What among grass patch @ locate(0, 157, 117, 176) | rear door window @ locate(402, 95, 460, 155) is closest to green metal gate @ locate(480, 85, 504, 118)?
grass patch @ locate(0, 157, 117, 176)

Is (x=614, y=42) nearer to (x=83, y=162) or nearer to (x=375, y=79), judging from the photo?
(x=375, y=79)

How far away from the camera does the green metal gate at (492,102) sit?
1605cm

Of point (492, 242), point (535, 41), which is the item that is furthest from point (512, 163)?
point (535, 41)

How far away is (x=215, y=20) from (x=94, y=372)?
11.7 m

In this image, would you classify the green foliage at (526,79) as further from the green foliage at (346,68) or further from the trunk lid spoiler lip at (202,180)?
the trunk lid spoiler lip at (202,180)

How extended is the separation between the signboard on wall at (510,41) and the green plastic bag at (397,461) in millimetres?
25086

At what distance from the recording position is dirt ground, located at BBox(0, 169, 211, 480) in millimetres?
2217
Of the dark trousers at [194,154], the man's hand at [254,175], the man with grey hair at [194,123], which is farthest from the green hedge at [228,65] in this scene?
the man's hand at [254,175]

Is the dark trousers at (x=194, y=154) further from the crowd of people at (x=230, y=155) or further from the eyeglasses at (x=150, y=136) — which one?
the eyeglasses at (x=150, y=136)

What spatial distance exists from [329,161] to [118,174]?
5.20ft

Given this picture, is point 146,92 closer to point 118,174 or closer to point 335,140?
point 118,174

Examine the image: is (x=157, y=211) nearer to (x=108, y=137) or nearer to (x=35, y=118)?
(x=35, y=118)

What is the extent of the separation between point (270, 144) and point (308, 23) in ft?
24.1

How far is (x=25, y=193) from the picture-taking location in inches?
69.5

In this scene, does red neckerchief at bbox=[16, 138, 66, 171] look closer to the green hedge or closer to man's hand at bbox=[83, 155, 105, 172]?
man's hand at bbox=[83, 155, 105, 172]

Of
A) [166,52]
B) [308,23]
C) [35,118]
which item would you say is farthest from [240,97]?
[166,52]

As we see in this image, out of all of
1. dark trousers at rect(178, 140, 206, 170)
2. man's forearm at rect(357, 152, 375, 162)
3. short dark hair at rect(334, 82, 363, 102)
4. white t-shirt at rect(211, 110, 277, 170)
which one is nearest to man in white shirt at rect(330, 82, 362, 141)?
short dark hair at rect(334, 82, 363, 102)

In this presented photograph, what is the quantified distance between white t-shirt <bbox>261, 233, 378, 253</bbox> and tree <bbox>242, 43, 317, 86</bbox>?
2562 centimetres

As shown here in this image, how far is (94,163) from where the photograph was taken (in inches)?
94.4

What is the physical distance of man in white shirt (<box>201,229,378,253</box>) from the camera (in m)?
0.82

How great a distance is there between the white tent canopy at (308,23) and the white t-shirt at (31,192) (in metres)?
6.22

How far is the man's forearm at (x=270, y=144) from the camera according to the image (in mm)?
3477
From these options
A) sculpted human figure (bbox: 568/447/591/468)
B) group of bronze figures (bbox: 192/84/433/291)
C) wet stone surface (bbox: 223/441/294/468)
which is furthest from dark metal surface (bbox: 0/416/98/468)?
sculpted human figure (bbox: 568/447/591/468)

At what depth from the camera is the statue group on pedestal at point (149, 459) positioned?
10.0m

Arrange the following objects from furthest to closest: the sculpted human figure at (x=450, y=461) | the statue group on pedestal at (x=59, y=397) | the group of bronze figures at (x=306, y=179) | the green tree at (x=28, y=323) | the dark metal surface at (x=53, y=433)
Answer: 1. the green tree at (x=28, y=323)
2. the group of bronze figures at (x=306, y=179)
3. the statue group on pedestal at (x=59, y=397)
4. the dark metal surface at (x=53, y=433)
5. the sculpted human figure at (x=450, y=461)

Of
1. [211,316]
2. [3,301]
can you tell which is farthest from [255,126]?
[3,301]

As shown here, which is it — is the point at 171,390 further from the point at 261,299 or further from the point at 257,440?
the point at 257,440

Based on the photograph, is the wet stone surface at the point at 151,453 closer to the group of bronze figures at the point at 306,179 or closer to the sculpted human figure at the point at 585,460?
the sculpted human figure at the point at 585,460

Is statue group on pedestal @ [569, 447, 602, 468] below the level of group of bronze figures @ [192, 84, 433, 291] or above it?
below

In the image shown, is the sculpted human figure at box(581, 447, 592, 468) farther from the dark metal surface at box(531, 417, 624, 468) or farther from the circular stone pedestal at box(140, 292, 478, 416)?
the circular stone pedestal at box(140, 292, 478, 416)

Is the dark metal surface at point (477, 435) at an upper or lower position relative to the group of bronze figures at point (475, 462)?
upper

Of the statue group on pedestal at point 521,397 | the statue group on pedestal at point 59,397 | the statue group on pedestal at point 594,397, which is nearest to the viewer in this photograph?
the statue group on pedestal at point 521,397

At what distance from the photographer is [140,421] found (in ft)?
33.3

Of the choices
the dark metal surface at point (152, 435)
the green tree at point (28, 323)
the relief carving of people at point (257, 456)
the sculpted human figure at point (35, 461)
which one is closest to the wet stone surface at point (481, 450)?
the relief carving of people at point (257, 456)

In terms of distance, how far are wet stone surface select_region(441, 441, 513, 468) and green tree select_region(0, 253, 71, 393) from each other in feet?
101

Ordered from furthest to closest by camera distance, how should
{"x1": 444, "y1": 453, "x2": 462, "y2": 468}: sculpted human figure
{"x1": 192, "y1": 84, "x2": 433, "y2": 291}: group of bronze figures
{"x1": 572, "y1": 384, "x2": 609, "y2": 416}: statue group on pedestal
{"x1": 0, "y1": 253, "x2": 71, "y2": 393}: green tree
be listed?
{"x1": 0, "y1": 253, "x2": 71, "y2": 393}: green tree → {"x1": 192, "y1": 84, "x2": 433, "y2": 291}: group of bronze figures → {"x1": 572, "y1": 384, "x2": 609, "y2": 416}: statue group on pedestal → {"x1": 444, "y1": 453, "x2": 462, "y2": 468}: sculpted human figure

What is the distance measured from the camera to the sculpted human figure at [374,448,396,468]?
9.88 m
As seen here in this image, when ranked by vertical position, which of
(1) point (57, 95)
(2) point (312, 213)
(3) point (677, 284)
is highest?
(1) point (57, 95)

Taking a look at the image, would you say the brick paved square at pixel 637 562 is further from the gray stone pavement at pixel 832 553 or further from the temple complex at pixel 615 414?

◆ ◆ ◆ ◆

→ WHAT IS EXPECTED
Reproduce the material in full, with no word added or dropped.

→ RIGHT ANSWER
What among grass patch @ locate(0, 157, 117, 176) | rear door window @ locate(402, 95, 460, 155) is closest to green metal gate @ locate(480, 85, 504, 118)?
grass patch @ locate(0, 157, 117, 176)

Is (x=614, y=42) nearer to (x=83, y=162) or nearer to (x=375, y=79), judging from the photo?
(x=375, y=79)

How far away from the camera does the green metal gate at (492,102) sit?
1605cm

Of point (492, 242), point (535, 41), which is the item that is furthest from point (512, 163)?
point (535, 41)

How far away is (x=215, y=20) from (x=94, y=372)?
11.7 m

In this image, would you classify the green foliage at (526,79) as further from the green foliage at (346,68) or further from the trunk lid spoiler lip at (202,180)?
the trunk lid spoiler lip at (202,180)

How extended is the separation between the signboard on wall at (510,41) and the green plastic bag at (397,461) in millimetres?
25086

At what distance from the recording position is dirt ground, located at BBox(0, 169, 211, 480) in millimetres?
2217
Of the dark trousers at [194,154], the man's hand at [254,175], the man with grey hair at [194,123], which is farthest from the green hedge at [228,65] in this scene?
the man's hand at [254,175]

Is the dark trousers at (x=194, y=154) further from the crowd of people at (x=230, y=155) or further from the eyeglasses at (x=150, y=136) — which one?
the eyeglasses at (x=150, y=136)

What spatial distance exists from [329,161] to [118,174]?
5.20ft

Given this picture, is point 146,92 closer to point 118,174 or closer to point 335,140?
point 118,174

Examine the image: is (x=157, y=211) nearer to (x=108, y=137) or nearer to (x=35, y=118)?
(x=35, y=118)

What is the extent of the separation between point (270, 144) and point (308, 23) in ft?
24.1

How far is (x=25, y=193) from the picture-taking location in inches?
69.5

In this scene, does red neckerchief at bbox=[16, 138, 66, 171] look closer to the green hedge or closer to man's hand at bbox=[83, 155, 105, 172]?
man's hand at bbox=[83, 155, 105, 172]

Of
A) [166,52]
B) [308,23]
C) [35,118]
which item would you say is farthest from [240,97]?
[166,52]

As we see in this image, out of all of
1. dark trousers at rect(178, 140, 206, 170)
2. man's forearm at rect(357, 152, 375, 162)
3. short dark hair at rect(334, 82, 363, 102)
4. white t-shirt at rect(211, 110, 277, 170)
which one is nearest to man in white shirt at rect(330, 82, 362, 141)?
short dark hair at rect(334, 82, 363, 102)

In this presented photograph, what is the quantified distance between white t-shirt <bbox>261, 233, 378, 253</bbox> and tree <bbox>242, 43, 317, 86</bbox>?
2562 centimetres

As shown here in this image, how far is (94,163) from where the photograph was taken (in inches)?
94.4

What is the physical distance of man in white shirt (<box>201,229,378,253</box>) from the camera (in m)?
0.82

How great a distance is there between the white tent canopy at (308,23) and the white t-shirt at (31,192) (in metres)?
6.22

How far is the man's forearm at (x=270, y=144) from the camera according to the image (in mm)?
3477
From these options
A) sculpted human figure (bbox: 568/447/591/468)
B) group of bronze figures (bbox: 192/84/433/291)
C) wet stone surface (bbox: 223/441/294/468)
which is furthest from dark metal surface (bbox: 0/416/98/468)?
sculpted human figure (bbox: 568/447/591/468)

At what depth from the camera is the statue group on pedestal at point (149, 459) positioned?
10.0m

Arrange the following objects from furthest to closest: the sculpted human figure at (x=450, y=461) | the statue group on pedestal at (x=59, y=397) | the group of bronze figures at (x=306, y=179) | the green tree at (x=28, y=323) | the dark metal surface at (x=53, y=433)
Answer: 1. the green tree at (x=28, y=323)
2. the group of bronze figures at (x=306, y=179)
3. the statue group on pedestal at (x=59, y=397)
4. the dark metal surface at (x=53, y=433)
5. the sculpted human figure at (x=450, y=461)

Of
1. [211,316]
2. [3,301]
can you tell which is farthest from [255,126]?
[3,301]

As shown here, which is it — is the point at 171,390 further from the point at 261,299 or further from the point at 257,440?
the point at 257,440

Based on the photograph, is the wet stone surface at the point at 151,453 closer to the group of bronze figures at the point at 306,179 or closer to the sculpted human figure at the point at 585,460?
the sculpted human figure at the point at 585,460

Is statue group on pedestal @ [569, 447, 602, 468] below the level of group of bronze figures @ [192, 84, 433, 291] or above it?
below

In the image shown, is the sculpted human figure at box(581, 447, 592, 468) farther from the dark metal surface at box(531, 417, 624, 468) or farther from the circular stone pedestal at box(140, 292, 478, 416)?
the circular stone pedestal at box(140, 292, 478, 416)

Is the dark metal surface at point (477, 435) at an upper or lower position relative to the group of bronze figures at point (475, 462)?
upper

Of the statue group on pedestal at point 521,397 | the statue group on pedestal at point 59,397 | the statue group on pedestal at point 594,397, which is nearest to the viewer in this photograph?
the statue group on pedestal at point 521,397

At what distance from the photographer is [140,421] found (in ft)?
33.3

Of the choices
the dark metal surface at point (152, 435)
the green tree at point (28, 323)
the relief carving of people at point (257, 456)
the sculpted human figure at point (35, 461)
which one is closest to the wet stone surface at point (481, 450)?
the relief carving of people at point (257, 456)

In terms of distance, how far are wet stone surface select_region(441, 441, 513, 468) and green tree select_region(0, 253, 71, 393) from each other in feet?
101

Ordered from furthest to closest by camera distance, how should
{"x1": 444, "y1": 453, "x2": 462, "y2": 468}: sculpted human figure
{"x1": 192, "y1": 84, "x2": 433, "y2": 291}: group of bronze figures
{"x1": 572, "y1": 384, "x2": 609, "y2": 416}: statue group on pedestal
{"x1": 0, "y1": 253, "x2": 71, "y2": 393}: green tree
be listed?
{"x1": 0, "y1": 253, "x2": 71, "y2": 393}: green tree → {"x1": 192, "y1": 84, "x2": 433, "y2": 291}: group of bronze figures → {"x1": 572, "y1": 384, "x2": 609, "y2": 416}: statue group on pedestal → {"x1": 444, "y1": 453, "x2": 462, "y2": 468}: sculpted human figure

What is the distance measured from the camera to the sculpted human figure at [374,448,396,468]?
9.88 m
As seen here in this image, when ranked by vertical position, which of
(1) point (57, 95)
(2) point (312, 213)
(3) point (677, 284)
is highest?
(1) point (57, 95)

Taking a look at the image, would you say the brick paved square at pixel 637 562 is further from the gray stone pavement at pixel 832 553 or further from the temple complex at pixel 615 414?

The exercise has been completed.